Edition - Société - bibliothèque - chauve-souris - coimbra


Les deux plus anciennes bibliothèques portugaises, celle de l'université de Coimbra et celle du palais de Mafra, connaissent des habitants bien surprenants. Des centaines de chauves-souris veillent sur les livres anciens qui parsèment les lourdes étagères. Un moyen efficace et économique de lutter contre les insectes dévastateurs.


Chauve-souris (Chine, musée du Quai Branly)

Chauve-souris (Chine, musée du Quai Branly)

 

 

Les deux bibliothèques portugaises sont devenues des lieux sûrs grâce à leurs hôtes qui vivent là depuis des générations.

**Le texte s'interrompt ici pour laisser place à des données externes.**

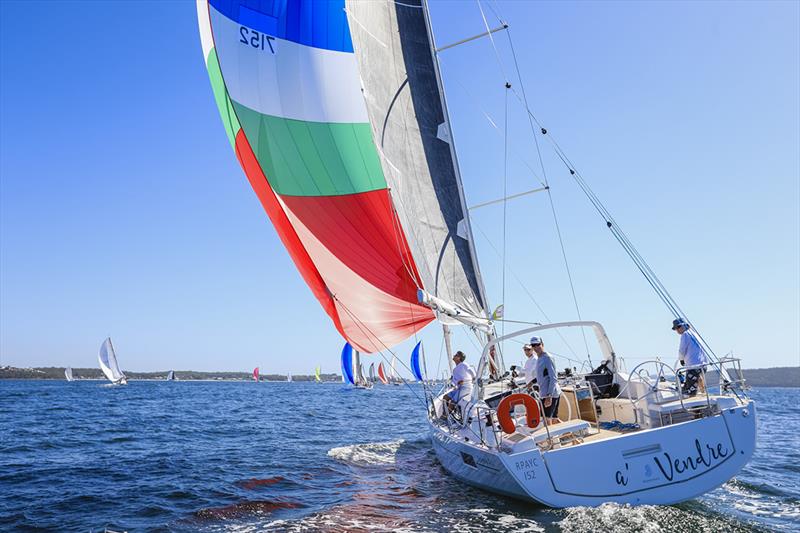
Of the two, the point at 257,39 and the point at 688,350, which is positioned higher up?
the point at 257,39

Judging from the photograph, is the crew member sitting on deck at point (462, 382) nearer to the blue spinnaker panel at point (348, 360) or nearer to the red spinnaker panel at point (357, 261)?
the red spinnaker panel at point (357, 261)

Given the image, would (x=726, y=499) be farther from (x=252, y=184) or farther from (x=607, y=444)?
(x=252, y=184)

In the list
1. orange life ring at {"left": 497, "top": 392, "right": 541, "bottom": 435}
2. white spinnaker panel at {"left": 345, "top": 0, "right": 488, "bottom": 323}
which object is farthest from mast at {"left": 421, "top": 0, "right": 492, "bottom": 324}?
orange life ring at {"left": 497, "top": 392, "right": 541, "bottom": 435}

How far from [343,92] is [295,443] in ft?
29.6

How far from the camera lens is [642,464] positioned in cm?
598

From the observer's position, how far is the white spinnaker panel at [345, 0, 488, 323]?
414 inches

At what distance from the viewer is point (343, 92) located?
40.0 ft

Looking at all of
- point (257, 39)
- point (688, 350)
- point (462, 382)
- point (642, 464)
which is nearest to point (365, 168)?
point (257, 39)

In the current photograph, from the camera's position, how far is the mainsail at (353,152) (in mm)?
10805

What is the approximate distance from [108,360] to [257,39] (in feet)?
172

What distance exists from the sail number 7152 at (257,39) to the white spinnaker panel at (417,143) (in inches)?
93.1

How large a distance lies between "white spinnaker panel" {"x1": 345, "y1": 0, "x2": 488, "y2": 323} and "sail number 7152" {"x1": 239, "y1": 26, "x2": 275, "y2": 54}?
237 centimetres

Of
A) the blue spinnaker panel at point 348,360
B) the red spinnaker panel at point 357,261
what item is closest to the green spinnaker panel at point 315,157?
the red spinnaker panel at point 357,261

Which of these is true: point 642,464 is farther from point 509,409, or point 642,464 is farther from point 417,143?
point 417,143
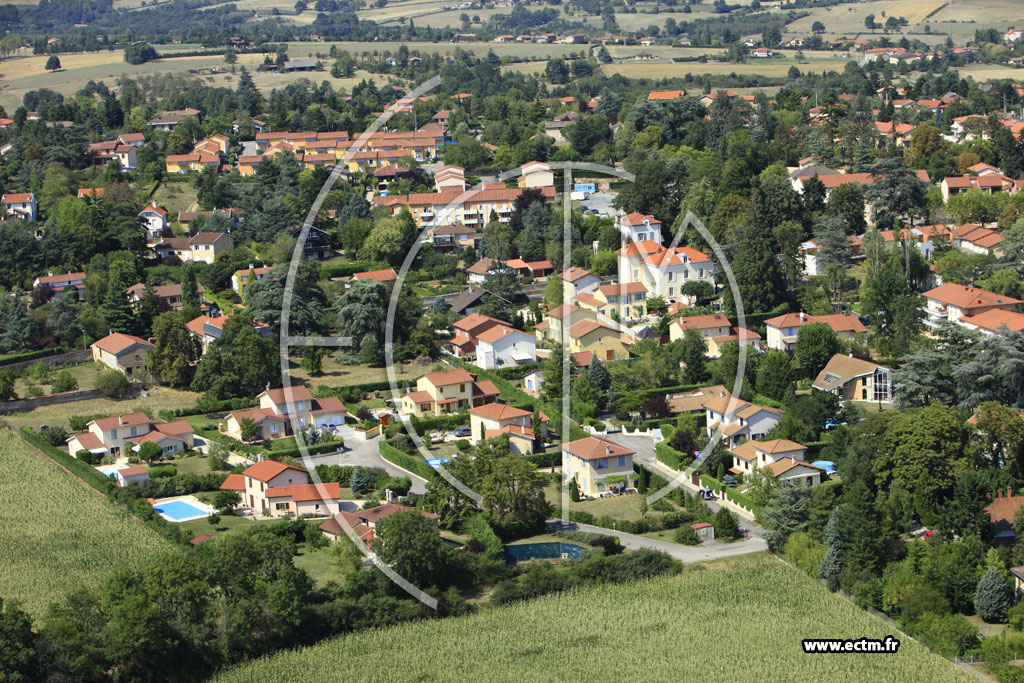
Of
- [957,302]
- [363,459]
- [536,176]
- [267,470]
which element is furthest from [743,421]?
[536,176]

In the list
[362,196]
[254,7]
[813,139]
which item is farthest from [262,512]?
[254,7]

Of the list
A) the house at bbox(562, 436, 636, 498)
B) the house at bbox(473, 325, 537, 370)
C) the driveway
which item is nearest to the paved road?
the house at bbox(562, 436, 636, 498)

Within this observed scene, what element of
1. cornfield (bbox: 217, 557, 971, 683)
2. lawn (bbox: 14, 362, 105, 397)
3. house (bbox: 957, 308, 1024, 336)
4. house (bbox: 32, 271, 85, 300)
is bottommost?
cornfield (bbox: 217, 557, 971, 683)

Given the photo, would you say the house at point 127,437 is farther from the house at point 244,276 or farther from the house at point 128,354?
the house at point 244,276

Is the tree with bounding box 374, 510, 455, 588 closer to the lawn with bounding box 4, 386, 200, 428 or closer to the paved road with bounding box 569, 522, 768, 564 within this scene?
the paved road with bounding box 569, 522, 768, 564

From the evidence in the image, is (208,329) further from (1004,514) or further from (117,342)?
(1004,514)

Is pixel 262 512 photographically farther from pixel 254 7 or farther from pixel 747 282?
pixel 254 7
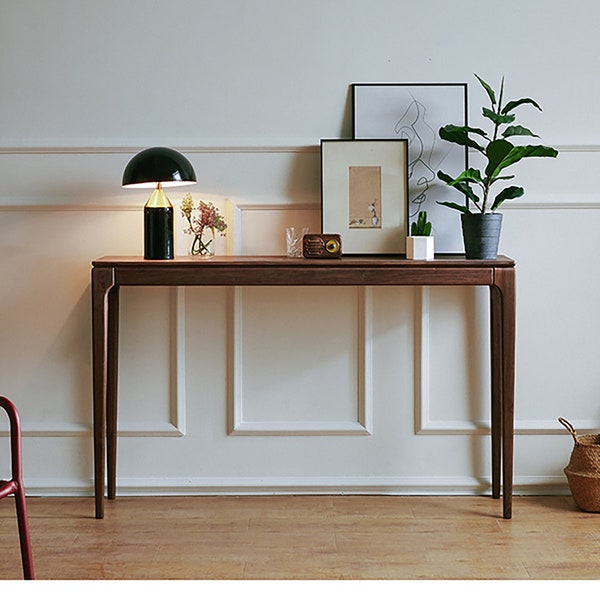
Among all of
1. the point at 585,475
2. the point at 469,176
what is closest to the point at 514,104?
the point at 469,176

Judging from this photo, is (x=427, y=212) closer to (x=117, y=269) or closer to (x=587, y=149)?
(x=587, y=149)

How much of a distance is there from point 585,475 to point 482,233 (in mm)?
892

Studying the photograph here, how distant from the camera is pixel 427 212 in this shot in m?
3.26

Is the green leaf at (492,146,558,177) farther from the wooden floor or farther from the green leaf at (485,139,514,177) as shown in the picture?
the wooden floor

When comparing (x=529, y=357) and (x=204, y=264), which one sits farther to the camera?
(x=529, y=357)

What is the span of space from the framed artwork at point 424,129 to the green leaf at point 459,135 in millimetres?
174

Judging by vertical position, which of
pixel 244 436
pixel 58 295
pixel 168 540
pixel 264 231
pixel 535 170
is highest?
pixel 535 170

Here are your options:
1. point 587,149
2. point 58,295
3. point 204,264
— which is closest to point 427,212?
point 587,149

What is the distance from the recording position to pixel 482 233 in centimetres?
298

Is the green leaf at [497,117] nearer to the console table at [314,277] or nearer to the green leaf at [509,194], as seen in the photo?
the green leaf at [509,194]

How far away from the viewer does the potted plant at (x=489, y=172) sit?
2.95 m

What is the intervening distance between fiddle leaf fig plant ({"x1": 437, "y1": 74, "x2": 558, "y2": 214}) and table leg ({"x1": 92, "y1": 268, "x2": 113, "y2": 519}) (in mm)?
1172

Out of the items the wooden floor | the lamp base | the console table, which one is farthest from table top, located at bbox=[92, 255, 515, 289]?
the wooden floor
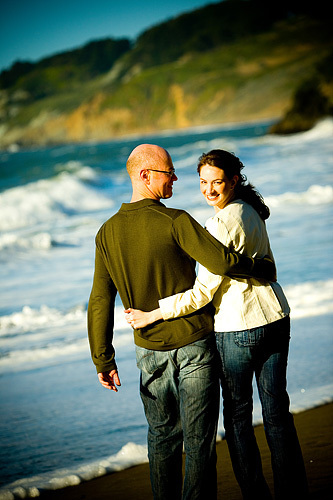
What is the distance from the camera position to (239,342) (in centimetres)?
233

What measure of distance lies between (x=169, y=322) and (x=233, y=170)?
0.73 meters

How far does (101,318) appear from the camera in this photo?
8.04 ft

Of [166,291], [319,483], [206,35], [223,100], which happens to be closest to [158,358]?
[166,291]

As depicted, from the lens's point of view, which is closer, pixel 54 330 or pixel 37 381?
pixel 37 381

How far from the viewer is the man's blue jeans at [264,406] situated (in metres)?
2.34

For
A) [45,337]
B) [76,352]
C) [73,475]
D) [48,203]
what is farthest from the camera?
[48,203]

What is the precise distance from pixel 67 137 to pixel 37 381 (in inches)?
6532

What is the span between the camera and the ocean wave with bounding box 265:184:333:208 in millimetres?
11920

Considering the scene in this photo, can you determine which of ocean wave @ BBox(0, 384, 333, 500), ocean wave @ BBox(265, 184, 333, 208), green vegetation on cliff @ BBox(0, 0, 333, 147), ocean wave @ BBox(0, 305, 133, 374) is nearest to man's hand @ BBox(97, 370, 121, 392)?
ocean wave @ BBox(0, 384, 333, 500)

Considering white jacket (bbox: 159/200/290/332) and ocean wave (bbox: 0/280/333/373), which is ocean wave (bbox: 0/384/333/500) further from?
ocean wave (bbox: 0/280/333/373)

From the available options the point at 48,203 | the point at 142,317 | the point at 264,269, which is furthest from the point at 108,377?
the point at 48,203

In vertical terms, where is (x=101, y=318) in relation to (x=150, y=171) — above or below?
below

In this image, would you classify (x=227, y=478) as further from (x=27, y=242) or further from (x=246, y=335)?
(x=27, y=242)

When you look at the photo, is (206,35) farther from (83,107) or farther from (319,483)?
(319,483)
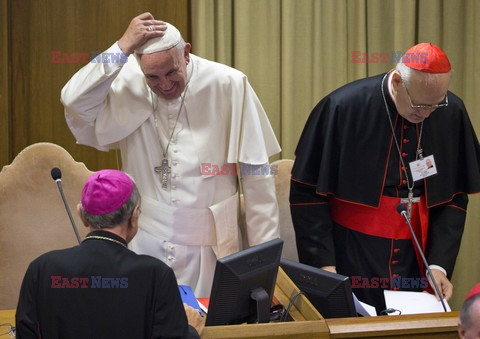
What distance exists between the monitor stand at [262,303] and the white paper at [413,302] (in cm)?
64

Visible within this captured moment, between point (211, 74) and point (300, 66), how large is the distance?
163 centimetres

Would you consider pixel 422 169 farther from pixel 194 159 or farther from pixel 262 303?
pixel 262 303

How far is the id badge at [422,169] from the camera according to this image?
3.87 meters

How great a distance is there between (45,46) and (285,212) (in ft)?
5.78

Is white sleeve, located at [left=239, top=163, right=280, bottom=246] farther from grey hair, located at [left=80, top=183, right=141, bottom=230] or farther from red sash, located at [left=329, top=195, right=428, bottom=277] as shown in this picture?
grey hair, located at [left=80, top=183, right=141, bottom=230]

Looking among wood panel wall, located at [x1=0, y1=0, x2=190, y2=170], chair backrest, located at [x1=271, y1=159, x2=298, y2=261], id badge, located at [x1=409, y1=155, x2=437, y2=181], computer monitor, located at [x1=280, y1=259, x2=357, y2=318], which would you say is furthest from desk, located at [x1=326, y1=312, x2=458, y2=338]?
wood panel wall, located at [x1=0, y1=0, x2=190, y2=170]

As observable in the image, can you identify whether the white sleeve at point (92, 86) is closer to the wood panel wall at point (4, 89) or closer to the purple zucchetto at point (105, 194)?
the purple zucchetto at point (105, 194)

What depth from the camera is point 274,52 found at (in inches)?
212

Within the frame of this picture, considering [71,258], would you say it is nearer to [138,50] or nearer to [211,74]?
[138,50]

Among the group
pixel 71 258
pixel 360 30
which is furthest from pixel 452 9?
pixel 71 258

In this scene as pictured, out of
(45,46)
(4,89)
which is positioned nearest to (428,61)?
(45,46)

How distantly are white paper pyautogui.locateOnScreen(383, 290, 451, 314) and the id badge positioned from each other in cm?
56

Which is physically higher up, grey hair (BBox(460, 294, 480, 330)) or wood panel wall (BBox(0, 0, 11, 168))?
wood panel wall (BBox(0, 0, 11, 168))

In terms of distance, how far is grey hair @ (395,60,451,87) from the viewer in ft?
11.8
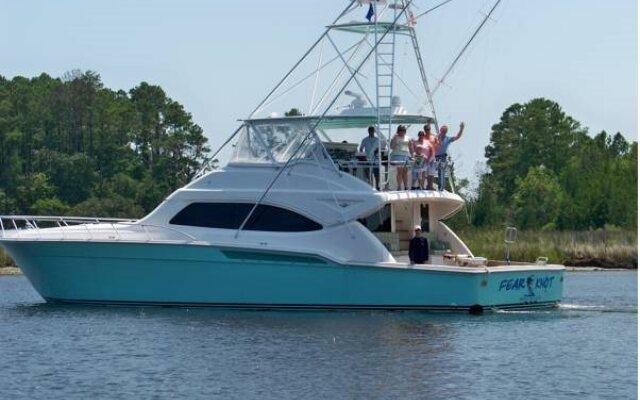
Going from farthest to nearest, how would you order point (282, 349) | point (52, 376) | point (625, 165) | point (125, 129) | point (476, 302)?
point (125, 129) < point (625, 165) < point (476, 302) < point (282, 349) < point (52, 376)

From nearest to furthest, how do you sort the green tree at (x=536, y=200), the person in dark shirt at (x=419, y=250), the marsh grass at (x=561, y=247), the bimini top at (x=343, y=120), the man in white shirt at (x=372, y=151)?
the person in dark shirt at (x=419, y=250) → the man in white shirt at (x=372, y=151) → the bimini top at (x=343, y=120) → the marsh grass at (x=561, y=247) → the green tree at (x=536, y=200)

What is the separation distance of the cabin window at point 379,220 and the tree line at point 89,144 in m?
46.4

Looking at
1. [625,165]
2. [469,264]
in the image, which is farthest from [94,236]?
[625,165]

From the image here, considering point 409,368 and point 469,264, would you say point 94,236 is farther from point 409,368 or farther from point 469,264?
point 409,368

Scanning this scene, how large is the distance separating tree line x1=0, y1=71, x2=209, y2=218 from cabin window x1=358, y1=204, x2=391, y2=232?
4638 cm

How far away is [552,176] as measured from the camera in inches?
3538

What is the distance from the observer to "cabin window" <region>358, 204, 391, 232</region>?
111 ft

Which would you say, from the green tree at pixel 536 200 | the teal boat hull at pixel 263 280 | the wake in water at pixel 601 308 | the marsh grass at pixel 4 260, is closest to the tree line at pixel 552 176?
the green tree at pixel 536 200

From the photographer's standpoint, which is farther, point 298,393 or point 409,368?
point 409,368

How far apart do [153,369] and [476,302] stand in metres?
8.30

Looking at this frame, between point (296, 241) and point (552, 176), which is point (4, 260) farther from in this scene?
point (552, 176)

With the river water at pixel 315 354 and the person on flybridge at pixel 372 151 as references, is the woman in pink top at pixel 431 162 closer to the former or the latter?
the person on flybridge at pixel 372 151

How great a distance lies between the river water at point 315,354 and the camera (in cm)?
2409

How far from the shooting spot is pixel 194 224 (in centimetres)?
3369
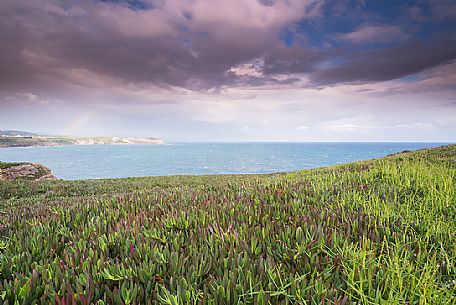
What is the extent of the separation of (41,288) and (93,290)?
453mm

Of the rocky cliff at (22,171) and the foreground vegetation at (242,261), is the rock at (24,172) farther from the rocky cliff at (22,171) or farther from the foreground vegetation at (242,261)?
the foreground vegetation at (242,261)

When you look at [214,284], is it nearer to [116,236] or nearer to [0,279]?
[116,236]

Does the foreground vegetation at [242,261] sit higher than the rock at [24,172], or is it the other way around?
the foreground vegetation at [242,261]

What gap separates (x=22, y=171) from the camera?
2617 cm

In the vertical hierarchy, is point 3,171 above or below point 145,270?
below

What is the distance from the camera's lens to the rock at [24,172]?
2455 centimetres

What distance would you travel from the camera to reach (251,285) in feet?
6.22

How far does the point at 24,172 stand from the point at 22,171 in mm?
213

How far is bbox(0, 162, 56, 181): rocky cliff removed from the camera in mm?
24562

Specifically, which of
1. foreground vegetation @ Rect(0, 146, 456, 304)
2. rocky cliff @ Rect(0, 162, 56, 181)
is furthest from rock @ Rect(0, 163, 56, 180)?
foreground vegetation @ Rect(0, 146, 456, 304)

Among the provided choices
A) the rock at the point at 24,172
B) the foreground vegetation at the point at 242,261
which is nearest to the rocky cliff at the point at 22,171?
the rock at the point at 24,172

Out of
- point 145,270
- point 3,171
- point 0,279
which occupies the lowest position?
point 3,171

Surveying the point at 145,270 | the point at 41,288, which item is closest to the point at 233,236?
the point at 145,270

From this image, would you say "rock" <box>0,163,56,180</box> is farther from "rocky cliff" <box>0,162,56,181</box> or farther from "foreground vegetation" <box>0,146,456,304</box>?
"foreground vegetation" <box>0,146,456,304</box>
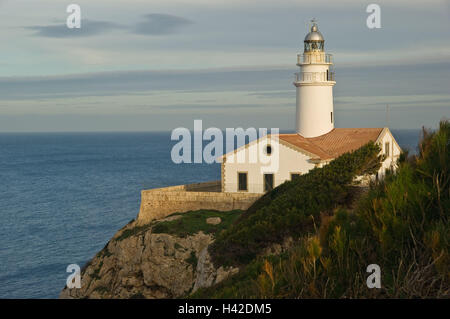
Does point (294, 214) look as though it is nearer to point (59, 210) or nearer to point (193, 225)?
point (193, 225)

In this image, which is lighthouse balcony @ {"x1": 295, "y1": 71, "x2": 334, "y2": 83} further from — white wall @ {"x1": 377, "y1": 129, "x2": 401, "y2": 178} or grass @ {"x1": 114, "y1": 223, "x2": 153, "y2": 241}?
grass @ {"x1": 114, "y1": 223, "x2": 153, "y2": 241}

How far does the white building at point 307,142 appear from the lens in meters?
32.0

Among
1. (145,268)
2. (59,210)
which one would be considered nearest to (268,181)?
(145,268)

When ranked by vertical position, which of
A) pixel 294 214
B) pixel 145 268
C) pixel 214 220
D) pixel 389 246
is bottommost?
pixel 145 268

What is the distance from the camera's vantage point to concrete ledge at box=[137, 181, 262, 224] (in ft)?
102

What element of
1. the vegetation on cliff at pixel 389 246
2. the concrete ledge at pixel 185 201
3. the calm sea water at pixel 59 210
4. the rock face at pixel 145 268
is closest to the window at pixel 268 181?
the concrete ledge at pixel 185 201

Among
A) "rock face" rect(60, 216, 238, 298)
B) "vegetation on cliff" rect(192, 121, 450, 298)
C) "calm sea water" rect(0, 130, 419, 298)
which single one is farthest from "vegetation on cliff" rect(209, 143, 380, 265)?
"vegetation on cliff" rect(192, 121, 450, 298)

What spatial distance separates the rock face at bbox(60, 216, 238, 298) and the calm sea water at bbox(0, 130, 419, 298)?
8662mm

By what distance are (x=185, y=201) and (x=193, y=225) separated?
3.88 metres

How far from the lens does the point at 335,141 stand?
3544 cm

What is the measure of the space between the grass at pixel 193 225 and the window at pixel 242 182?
9.05ft

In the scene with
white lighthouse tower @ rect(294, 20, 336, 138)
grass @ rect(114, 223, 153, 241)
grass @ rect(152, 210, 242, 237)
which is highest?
white lighthouse tower @ rect(294, 20, 336, 138)

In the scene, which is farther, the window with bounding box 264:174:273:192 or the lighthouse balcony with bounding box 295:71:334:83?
the lighthouse balcony with bounding box 295:71:334:83
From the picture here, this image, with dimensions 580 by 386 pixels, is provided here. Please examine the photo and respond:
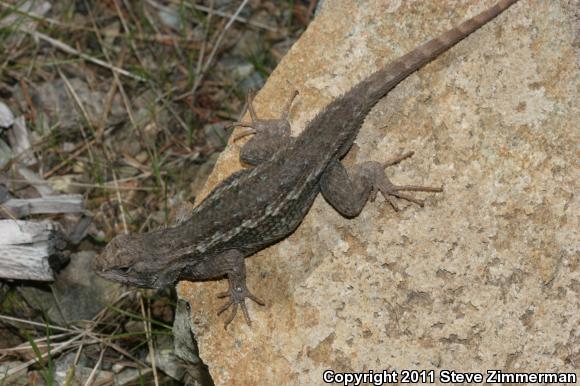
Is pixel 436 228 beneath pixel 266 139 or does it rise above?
beneath

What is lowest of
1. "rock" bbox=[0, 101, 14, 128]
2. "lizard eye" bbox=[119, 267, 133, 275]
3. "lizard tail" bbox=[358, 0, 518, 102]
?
"lizard eye" bbox=[119, 267, 133, 275]

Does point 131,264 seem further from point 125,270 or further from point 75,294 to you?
point 75,294

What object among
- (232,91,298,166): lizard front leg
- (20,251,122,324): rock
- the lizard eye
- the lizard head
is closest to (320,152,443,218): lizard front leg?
(232,91,298,166): lizard front leg

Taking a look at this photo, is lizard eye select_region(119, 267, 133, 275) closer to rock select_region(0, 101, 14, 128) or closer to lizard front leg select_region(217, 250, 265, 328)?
lizard front leg select_region(217, 250, 265, 328)

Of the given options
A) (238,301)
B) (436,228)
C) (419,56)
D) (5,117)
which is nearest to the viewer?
(436,228)

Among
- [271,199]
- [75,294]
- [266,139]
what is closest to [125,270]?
[271,199]

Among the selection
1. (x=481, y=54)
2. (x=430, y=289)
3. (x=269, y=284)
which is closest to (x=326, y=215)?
(x=269, y=284)
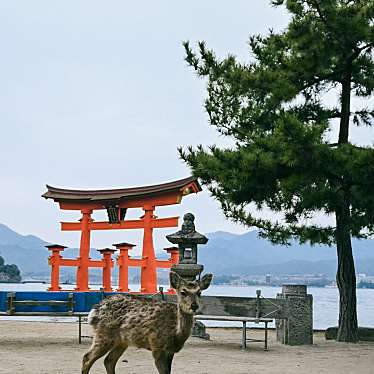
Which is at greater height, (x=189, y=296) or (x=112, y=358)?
(x=189, y=296)

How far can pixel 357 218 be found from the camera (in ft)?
41.7

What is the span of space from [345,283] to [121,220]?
10170 mm

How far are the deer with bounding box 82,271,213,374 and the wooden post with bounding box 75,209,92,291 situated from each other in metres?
15.3

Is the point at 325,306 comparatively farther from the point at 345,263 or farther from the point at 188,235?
the point at 188,235

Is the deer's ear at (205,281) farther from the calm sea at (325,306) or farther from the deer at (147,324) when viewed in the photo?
the calm sea at (325,306)

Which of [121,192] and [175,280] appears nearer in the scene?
[175,280]

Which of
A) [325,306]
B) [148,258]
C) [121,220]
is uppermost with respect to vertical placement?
[121,220]

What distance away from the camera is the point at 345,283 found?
503 inches

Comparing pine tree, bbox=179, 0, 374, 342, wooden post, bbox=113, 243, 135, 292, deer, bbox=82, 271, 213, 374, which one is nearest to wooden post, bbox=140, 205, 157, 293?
wooden post, bbox=113, 243, 135, 292

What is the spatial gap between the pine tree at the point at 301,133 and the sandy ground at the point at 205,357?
7.01ft

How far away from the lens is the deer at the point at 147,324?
632cm

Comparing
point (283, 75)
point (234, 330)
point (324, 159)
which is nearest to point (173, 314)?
point (324, 159)

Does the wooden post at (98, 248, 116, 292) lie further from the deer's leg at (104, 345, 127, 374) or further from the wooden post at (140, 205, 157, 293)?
the deer's leg at (104, 345, 127, 374)

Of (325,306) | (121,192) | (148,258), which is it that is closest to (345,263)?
(148,258)
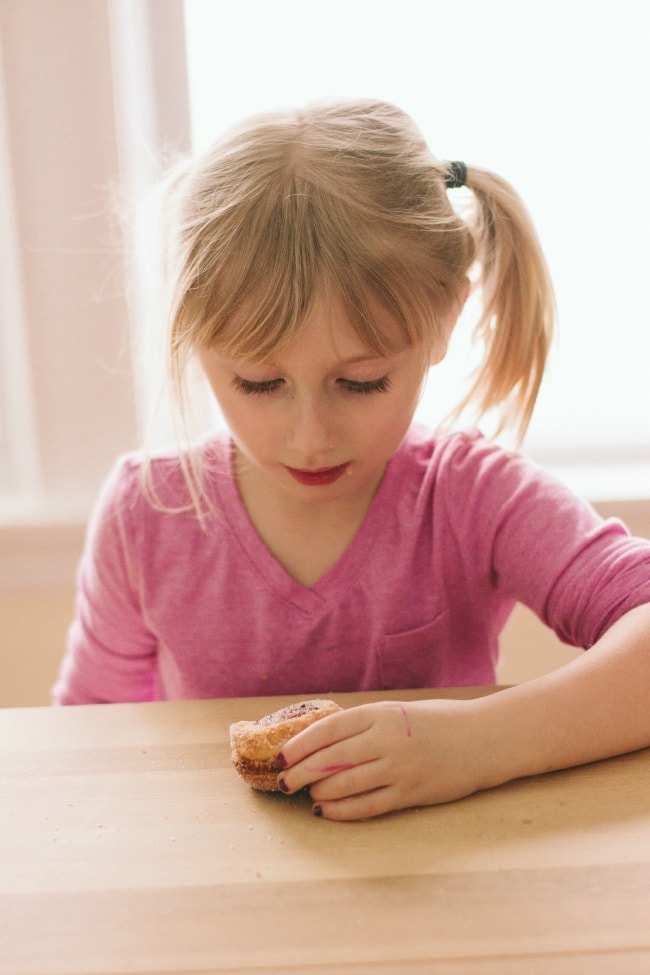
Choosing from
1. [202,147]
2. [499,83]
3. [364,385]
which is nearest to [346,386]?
[364,385]

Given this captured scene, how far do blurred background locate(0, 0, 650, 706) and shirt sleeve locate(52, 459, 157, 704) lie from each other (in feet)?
0.78

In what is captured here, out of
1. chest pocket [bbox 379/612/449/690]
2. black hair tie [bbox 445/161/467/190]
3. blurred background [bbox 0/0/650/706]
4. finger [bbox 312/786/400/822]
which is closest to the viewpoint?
finger [bbox 312/786/400/822]

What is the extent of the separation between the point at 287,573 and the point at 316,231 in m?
0.33

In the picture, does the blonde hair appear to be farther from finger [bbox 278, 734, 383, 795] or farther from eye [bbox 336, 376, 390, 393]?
finger [bbox 278, 734, 383, 795]

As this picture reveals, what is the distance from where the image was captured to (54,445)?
1273mm

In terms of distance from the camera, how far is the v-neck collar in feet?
2.85

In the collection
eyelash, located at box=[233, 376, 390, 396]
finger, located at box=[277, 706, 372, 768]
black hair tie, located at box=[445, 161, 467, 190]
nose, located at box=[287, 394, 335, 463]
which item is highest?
black hair tie, located at box=[445, 161, 467, 190]

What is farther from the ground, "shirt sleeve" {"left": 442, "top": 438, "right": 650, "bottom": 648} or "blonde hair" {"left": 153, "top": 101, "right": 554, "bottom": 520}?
"blonde hair" {"left": 153, "top": 101, "right": 554, "bottom": 520}

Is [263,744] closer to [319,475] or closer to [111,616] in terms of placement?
[319,475]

« Les chauves-souris sont très prudentes quand il s'agit de leurs refuges. Elles ont tendance à utiliser les mêmes abris pendant plusieurs générations et préfèrent les bâtiments anciens », déclare le professeur Jorge Palmeirim de la faculté des sciences de l'université de Lisbonne.

Lors d'une expédition nocturne en 2008, le professeur a voulu en savoir plus sur celles qui logent les lieux depuis plus de 200 ans : « Je ne pouvais pas les voir, juste les écouter, mais selon les excréments que j'ai trouvés, je peux dire qu'il y a au moins deux espèces différentes de chauves-souris ».

Ce qui fait la joie des bibliophiles et conservateurs, c'est la capacité de ces animaux à attraper les insectes : une chauve-souris peut en manger jusqu'à 500 par jour. Jusqu'ici, personne n'a contesté la présence de ces gardes qui chassent la nuit.

Pas de peur à avoir du côté les lecteurs et des chercheurs, ces bêtes sont bien cachées et dorment la journée. Leurs entrées et sorties sont facilitées par les fissures et les trous dans les bibliothèques anciennes communes. De plus, à l'époque on avait déjà tout prévu. Des documents de deux siècles, à Coimbra, témoignent de l'achat de peaux d'animaux, encore utilisées aujourd'hui, pour protéger les tables anciennes de la bibliothèque des fientes de chauve-souris.